The long distance trains that continue to consume approximately a fourth to a third of Amtrak’s budget are no more than land cruise ships serving a few vacation travelers — or those who can’t or won’t take a plane and disdain the bus — and exist only to gain the support of Members of Congress who represent areas outside the corridors.

Amtrak is the perfect client for the earmarxists. The most extensive rail network in the world, one that reaches into every state except Alaska and Hawaii, and almost every congressional district in the U.S., offers an irresistible temptation to our elected representatives who look enviously at efficient, fast, frequent high speed rail in Europe and Japan and can’t resist a photo op announcing rail service down at Porkopolis depot.

But the U.S. is not Europe or Japan. There are only a few short corridors where fast, frequent trains can get American business travelers out of cars and off planes. The U.S. does not have the population density. Outside of the Northeast Corridor, and unlike in Europe and Japan, only a few city pairs in the U.S. are close enough to allow the necessary speed and convenience. If a train trip takes more than three or four hours, five at most, rail travel will always be the loser.

At best, beyond the Northeastern U.S., corridors might include Seattle to Portland, Los Angeles to San Diego, Dallas to Houston and on to San Antonio or Austin, a few routes out of Chicago, and trains through Florida from Miami to Jacksonville. And perhaps a few others.

But because of Congressional log-rolling, Members won’t support the corridors unless the long distance trains roll through their states and districts. And thus the spectacle of slow cross-country trains that should have been allowed to die when Amtrak took over from the freight railroads in 1971 but continue to roll at the cost of vast subsidies with little or no public benefit. No Amtrak train — not a single one — comes close to recovering its costs through tickets, so subsidies — and the increases the train buffs on Capitol Hill are demanding — may only be justified on those routes where the trains take substantial numbers of travelers off the roads and out of the skies.

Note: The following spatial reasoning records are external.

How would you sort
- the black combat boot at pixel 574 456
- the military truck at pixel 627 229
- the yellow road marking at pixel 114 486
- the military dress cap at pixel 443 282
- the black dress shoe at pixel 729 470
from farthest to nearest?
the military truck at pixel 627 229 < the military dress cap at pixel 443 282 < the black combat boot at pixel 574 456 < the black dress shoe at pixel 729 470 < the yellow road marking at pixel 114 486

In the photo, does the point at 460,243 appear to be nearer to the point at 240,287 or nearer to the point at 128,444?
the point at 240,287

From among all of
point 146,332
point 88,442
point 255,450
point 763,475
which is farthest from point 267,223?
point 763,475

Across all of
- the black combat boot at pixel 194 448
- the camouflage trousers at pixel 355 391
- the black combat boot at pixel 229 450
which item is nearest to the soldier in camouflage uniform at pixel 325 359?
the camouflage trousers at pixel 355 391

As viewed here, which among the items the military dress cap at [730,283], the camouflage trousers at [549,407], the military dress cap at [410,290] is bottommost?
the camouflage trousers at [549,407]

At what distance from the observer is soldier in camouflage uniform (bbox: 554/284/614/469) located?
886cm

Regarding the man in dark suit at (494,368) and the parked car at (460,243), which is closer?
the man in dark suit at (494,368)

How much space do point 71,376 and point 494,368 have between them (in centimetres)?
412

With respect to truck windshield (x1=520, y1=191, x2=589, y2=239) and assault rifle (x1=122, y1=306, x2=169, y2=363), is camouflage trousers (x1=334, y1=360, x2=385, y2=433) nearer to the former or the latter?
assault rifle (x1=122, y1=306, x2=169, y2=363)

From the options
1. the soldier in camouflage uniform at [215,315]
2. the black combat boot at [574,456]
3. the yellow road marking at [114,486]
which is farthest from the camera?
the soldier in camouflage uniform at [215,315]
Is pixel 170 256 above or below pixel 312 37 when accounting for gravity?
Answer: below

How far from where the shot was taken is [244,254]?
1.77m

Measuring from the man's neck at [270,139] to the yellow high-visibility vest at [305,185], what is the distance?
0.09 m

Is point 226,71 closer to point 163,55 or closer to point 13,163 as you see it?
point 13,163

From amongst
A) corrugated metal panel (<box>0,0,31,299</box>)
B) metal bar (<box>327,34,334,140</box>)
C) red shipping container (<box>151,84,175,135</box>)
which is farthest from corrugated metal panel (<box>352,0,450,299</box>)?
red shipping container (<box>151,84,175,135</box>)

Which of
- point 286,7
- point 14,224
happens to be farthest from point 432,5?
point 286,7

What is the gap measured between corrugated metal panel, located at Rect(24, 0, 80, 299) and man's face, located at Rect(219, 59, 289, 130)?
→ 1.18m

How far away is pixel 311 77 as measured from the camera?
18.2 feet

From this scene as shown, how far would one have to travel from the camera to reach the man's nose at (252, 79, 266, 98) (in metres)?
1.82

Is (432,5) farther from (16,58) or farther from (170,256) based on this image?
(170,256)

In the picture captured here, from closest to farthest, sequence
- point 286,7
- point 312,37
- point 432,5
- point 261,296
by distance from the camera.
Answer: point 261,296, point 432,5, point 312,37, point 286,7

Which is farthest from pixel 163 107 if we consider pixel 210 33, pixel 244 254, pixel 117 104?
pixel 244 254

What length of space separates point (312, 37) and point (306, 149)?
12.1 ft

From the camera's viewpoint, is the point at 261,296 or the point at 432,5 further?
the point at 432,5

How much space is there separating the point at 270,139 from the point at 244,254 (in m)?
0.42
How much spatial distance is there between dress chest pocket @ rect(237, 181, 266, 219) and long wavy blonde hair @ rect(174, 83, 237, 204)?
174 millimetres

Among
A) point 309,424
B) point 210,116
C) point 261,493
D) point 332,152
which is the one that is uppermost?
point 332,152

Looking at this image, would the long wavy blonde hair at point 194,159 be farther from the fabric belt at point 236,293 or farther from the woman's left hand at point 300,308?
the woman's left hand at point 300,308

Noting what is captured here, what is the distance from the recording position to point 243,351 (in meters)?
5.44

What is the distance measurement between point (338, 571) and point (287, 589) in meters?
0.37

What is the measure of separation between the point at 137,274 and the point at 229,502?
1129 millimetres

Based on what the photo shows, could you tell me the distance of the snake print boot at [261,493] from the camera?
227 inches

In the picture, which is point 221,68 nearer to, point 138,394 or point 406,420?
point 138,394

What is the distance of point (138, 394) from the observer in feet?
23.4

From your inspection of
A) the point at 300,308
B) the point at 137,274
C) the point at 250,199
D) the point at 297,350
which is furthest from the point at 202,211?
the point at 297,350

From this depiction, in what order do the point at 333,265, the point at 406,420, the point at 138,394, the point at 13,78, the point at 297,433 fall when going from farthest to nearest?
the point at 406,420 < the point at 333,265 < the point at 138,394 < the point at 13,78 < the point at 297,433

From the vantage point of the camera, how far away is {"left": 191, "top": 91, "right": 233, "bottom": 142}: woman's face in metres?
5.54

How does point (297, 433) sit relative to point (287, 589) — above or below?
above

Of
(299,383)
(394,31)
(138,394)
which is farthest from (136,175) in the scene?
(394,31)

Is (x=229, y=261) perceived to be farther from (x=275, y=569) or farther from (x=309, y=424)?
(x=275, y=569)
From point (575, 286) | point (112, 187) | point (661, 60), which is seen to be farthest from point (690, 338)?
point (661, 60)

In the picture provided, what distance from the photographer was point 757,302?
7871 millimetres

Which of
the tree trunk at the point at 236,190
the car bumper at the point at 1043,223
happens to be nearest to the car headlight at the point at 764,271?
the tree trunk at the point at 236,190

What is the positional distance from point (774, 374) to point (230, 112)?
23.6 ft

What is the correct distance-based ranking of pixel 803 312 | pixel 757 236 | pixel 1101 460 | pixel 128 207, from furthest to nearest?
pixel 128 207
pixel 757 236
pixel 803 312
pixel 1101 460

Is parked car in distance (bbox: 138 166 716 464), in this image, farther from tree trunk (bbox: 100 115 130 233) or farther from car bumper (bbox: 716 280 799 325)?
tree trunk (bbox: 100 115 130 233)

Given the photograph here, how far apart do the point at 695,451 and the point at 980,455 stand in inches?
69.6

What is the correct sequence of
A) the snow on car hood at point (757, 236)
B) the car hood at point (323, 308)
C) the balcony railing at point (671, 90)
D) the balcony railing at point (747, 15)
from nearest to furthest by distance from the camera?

Train travel in the U.S. as a serious intercity transportation alternative is a thing of the past. Even if passengers would abandon cars or planes for trips longer than five hours, the passenger train infrastructure built up in the railroads’ first 100 years is gone. Even one train a day on many routes is helping to tie up critical freight traffic, and obtaining new rights of way in the Litigious States of America is nearly impossible; equipping and running it inordinately expensive.

Even in the Northeast Corridor just about every realistic improvement in train speed has already been realized: absent the expenditure of many billions, the just-short-of-three hours New York to D.C. and just-over-three hours New York to Boston are the effective limit on those routes.

Finally, Amtrak is burdened by contracts with some of our most rapacious unions. The feather-bedding that required firemen on diesel engines into the 1970s is gone, and most on-board personnel work hard. But the operating personnel like engineers and conductors are overpaid, and craft specialization still exercises a tyranny of expense and inconvenience.
For that and other reasons, Amtrak as an entity should probably be reorganized or disbanded, with the few sensible routes operated by a subsidized private sector carrier. But Congress can’t seem to help itself.

All aboard, then, for large increases in pork barrel spending under the cover of relieving congestion and cutting our dependence on fossil fuels — bad enough as the usual waste of the taxpayer’s money but perhaps even worse as another imagined solution that hides a lack of real progress on transportation issues and what should be treated as a national emergency in energy security.

Douglas Stone is a Senior Fellow at the Center for Security Policy. He has a background in American and British 20th century political history, as well as Middle Eastern affairs.